ASSIGNMENT: According to the cotton research summary below, what data is primarily shared between sectors of the cotton industry at present?

PASSAGE TO READ:
◆ ◆ ◆ ◆
Location: Sustainable Water Management ResearchTitle: Internet of things: cotton production and processing
|HARDIN, ROBERT - Texas A&M University|
|BARNES, EDWARD - Cotton, Inc|
|Delhom, Christopher - Chris|
|WARD, JASON - North Carolina State University|
Submitted to: Computers and Electronics in Agriculture
Publication Type: Peer Reviewed Journal
Publication Acceptance Date: 8/8/2022
Publication Date: 9/5/2022
Citation: Hardin, R.G., Barnes, E.M., Delhom, C.D., Wanjura, J.D., Ward, J.K. 2022. Internet of things: cotton production and processing. Computers and Electronics in Agriculture. https://doi.org/10.1016/j.compag.2022.107294.
Interpretive Summary: Cotton undergoes multiple processing stages from the time it is planted to the time it becomes a finished textile product. These processing sequences are interconnected and affect the final product quality. However, limited data transfer currently occurs between the segments of the cotton production chain. The internet of things (IoT) offers a novel approach to expand the scope of information gathered on the farm, at the gin, and during processing at the textile mill. In this paper, a framework for interconnecting information flow between industry segments is discussed in efforts to improve the quality and value of finished products and enhance the sustainability of cotton grown in the United States. Limitations to the development of this data system related to rural broadband connectivity, data standardization, and data ownership/security are discussed. The most challenging obstacle to the successful implementation of the interconnected data system lies in the need for scientific advancements. Specifically, a greater understanding of the interaction between factors affecting fiber and yarn quality are needed to better design sensing and control systems.
Technical Abstract: Cotton requires multiple processing steps to convert the raw agricultural products into finished textiles. Genetic and environmental factors, crop management decisions, and processing practices interact to affect optimal end use, product quality, and process efficiency. Currently, only limited data sharing occurs between sectors of the cotton industry, primarily the official USDA classing data used to determine the value of cotton bales. Increasing digitization could improve productivity, sustainability, and competitiveness with synthetic fibers. Current research has focused on utilizing RFID technology incorporated in a recently introduced harvest system for logistics and associating cotton fiber quality with field locations. Gins and textile mills use some connected sensors; however, their use is primarily limited to remote monitoring and diagnostics. In the future cotton industry, a much larger number of connected devices and sensors can provide information on the production and processing history of raw materials. Developments in agricultural robotics will offer a platform for measuring yield and quality on a site-specific basis in the field. Additional networked sensors and devices at gins and textile mills will provide additional information on product quality and process efficiency. Networking these connected devices will allow for the development of advanced analytics for optimizing logistics and processing industry-wide. Several challenges must be addressed to successfully implement IoT devices in the cotton industry. Improved rural broadband access and more suitable wireless networking protocols for field sensors are needed, although recently introduced technology may offer potential solutions. The cotton industry needs to develop appropriate data standards and data sharing policies. Integrating these data sources creates a new management paradigm, but research will be needed to optimally use this data.
◆ ◆ ◆ ◆
LISTED RECORDS:
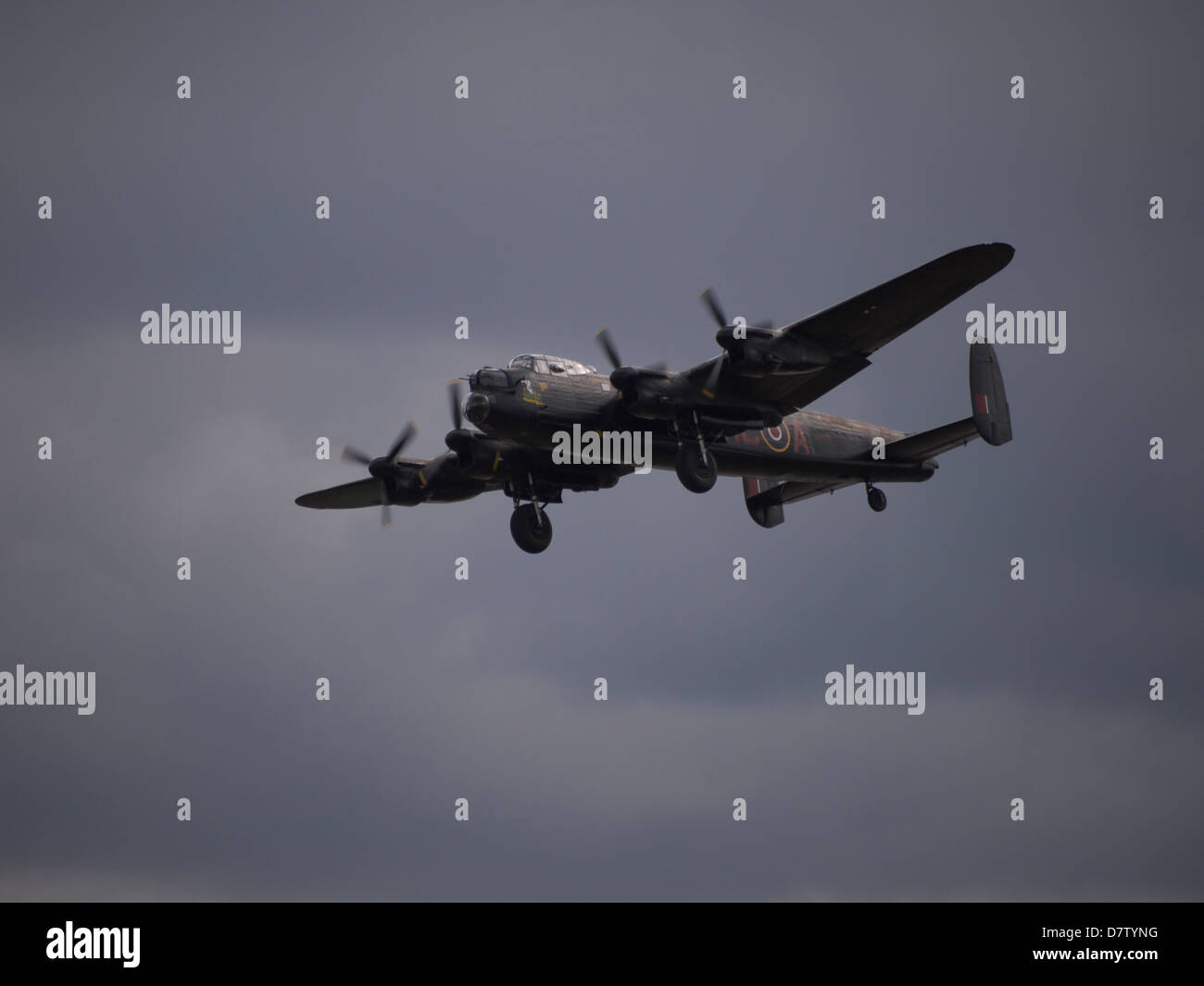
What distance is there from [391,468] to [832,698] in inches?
534

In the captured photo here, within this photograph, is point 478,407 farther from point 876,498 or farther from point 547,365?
point 876,498

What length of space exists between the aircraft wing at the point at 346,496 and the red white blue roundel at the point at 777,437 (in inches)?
449

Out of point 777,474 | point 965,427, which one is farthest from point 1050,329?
point 777,474

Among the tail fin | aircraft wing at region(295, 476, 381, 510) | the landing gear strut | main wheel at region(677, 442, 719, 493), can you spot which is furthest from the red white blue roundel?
aircraft wing at region(295, 476, 381, 510)

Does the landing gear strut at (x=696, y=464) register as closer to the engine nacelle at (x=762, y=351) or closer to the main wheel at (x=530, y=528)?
the engine nacelle at (x=762, y=351)

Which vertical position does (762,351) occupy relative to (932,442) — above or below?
above

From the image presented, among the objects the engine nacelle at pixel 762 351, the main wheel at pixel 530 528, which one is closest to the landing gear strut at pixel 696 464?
the engine nacelle at pixel 762 351

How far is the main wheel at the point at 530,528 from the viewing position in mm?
47312

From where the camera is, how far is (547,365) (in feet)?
145

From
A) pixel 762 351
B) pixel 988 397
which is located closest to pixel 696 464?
pixel 762 351

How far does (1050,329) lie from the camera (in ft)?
152

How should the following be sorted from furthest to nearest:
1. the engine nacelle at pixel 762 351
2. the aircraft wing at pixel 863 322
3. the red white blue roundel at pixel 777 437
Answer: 1. the red white blue roundel at pixel 777 437
2. the engine nacelle at pixel 762 351
3. the aircraft wing at pixel 863 322

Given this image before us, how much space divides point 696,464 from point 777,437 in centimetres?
375

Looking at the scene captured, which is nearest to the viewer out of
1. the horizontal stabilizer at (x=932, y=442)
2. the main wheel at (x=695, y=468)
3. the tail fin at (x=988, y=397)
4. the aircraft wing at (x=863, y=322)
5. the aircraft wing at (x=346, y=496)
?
the aircraft wing at (x=863, y=322)
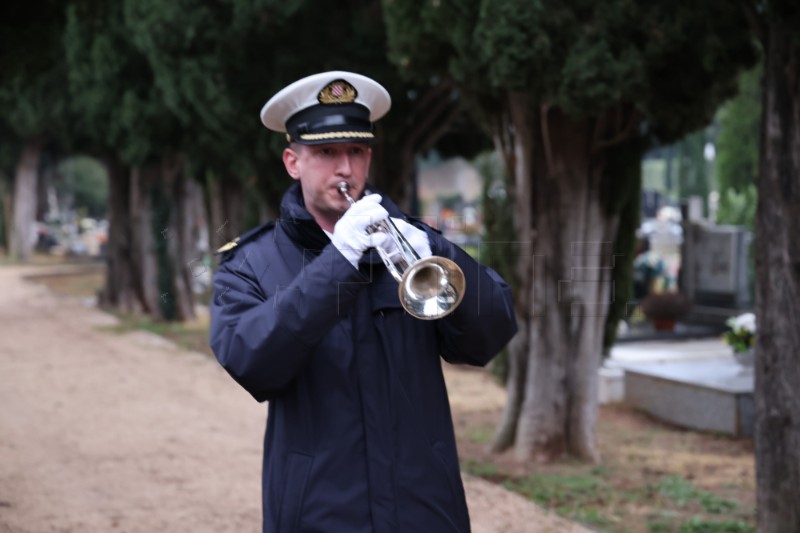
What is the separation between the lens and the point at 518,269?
25.3 ft

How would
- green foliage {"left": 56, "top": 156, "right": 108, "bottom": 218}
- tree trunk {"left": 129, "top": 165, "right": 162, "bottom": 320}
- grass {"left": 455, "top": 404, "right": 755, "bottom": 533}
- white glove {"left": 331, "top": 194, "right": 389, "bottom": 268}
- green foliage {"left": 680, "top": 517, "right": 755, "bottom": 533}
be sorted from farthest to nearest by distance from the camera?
1. green foliage {"left": 56, "top": 156, "right": 108, "bottom": 218}
2. tree trunk {"left": 129, "top": 165, "right": 162, "bottom": 320}
3. grass {"left": 455, "top": 404, "right": 755, "bottom": 533}
4. green foliage {"left": 680, "top": 517, "right": 755, "bottom": 533}
5. white glove {"left": 331, "top": 194, "right": 389, "bottom": 268}

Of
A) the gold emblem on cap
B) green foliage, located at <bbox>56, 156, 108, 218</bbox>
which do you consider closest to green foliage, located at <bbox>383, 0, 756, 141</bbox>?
the gold emblem on cap

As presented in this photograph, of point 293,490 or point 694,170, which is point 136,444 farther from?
point 694,170

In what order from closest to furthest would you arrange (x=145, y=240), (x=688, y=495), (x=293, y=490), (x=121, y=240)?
(x=293, y=490)
(x=688, y=495)
(x=145, y=240)
(x=121, y=240)

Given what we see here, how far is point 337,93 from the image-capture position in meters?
2.64

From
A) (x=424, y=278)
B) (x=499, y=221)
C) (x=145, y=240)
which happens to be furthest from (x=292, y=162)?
(x=145, y=240)

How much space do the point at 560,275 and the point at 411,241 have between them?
5.06 m

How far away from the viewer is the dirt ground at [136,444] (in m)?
5.91

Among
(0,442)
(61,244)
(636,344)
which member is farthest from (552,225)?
(61,244)

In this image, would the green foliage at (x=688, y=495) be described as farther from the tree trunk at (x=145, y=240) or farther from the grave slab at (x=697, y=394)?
the tree trunk at (x=145, y=240)

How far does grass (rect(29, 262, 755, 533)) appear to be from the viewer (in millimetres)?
6051

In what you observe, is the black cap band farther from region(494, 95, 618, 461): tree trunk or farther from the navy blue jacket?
region(494, 95, 618, 461): tree trunk

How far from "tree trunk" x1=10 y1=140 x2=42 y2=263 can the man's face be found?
29.1 metres

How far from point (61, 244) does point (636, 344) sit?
37.0 metres
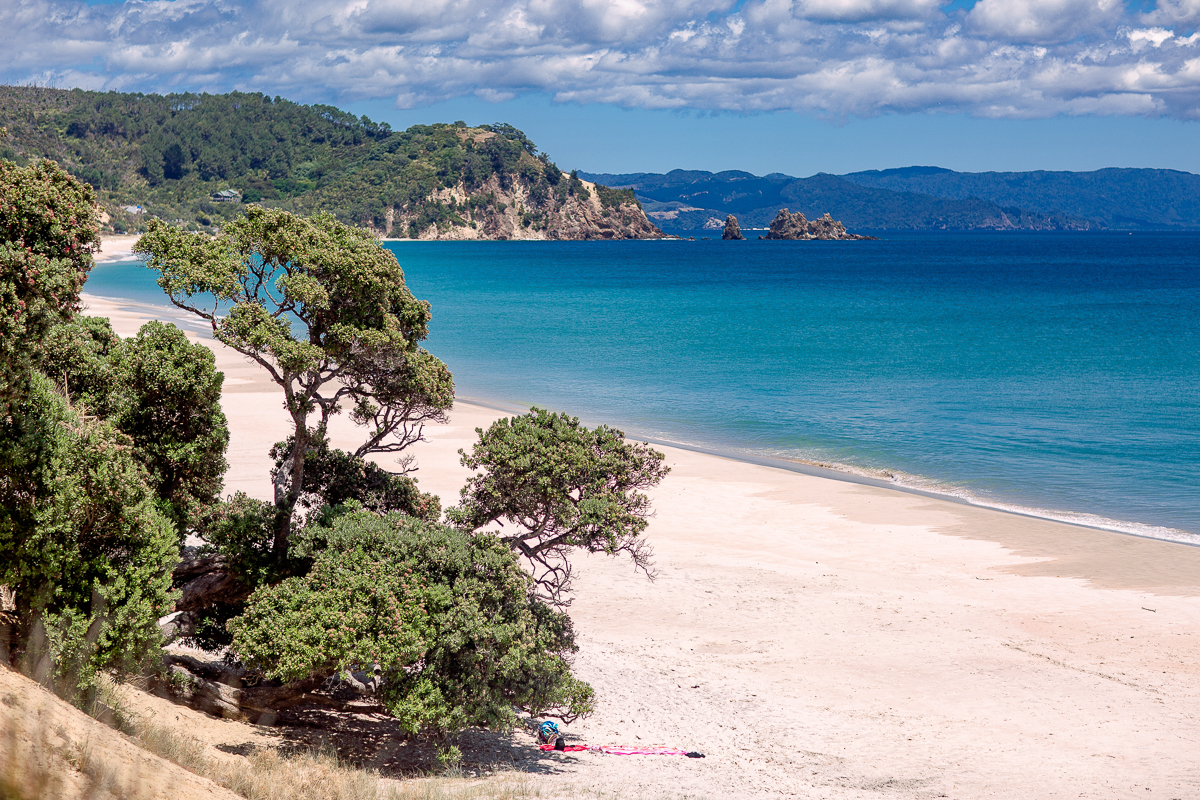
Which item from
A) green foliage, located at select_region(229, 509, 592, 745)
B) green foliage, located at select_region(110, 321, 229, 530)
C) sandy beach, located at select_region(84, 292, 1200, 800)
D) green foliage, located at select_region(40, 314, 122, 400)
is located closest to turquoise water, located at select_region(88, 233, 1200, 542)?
sandy beach, located at select_region(84, 292, 1200, 800)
◆ ◆ ◆ ◆
RESPONSE AREA: The official USDA classing data used to determine the value of cotton bales.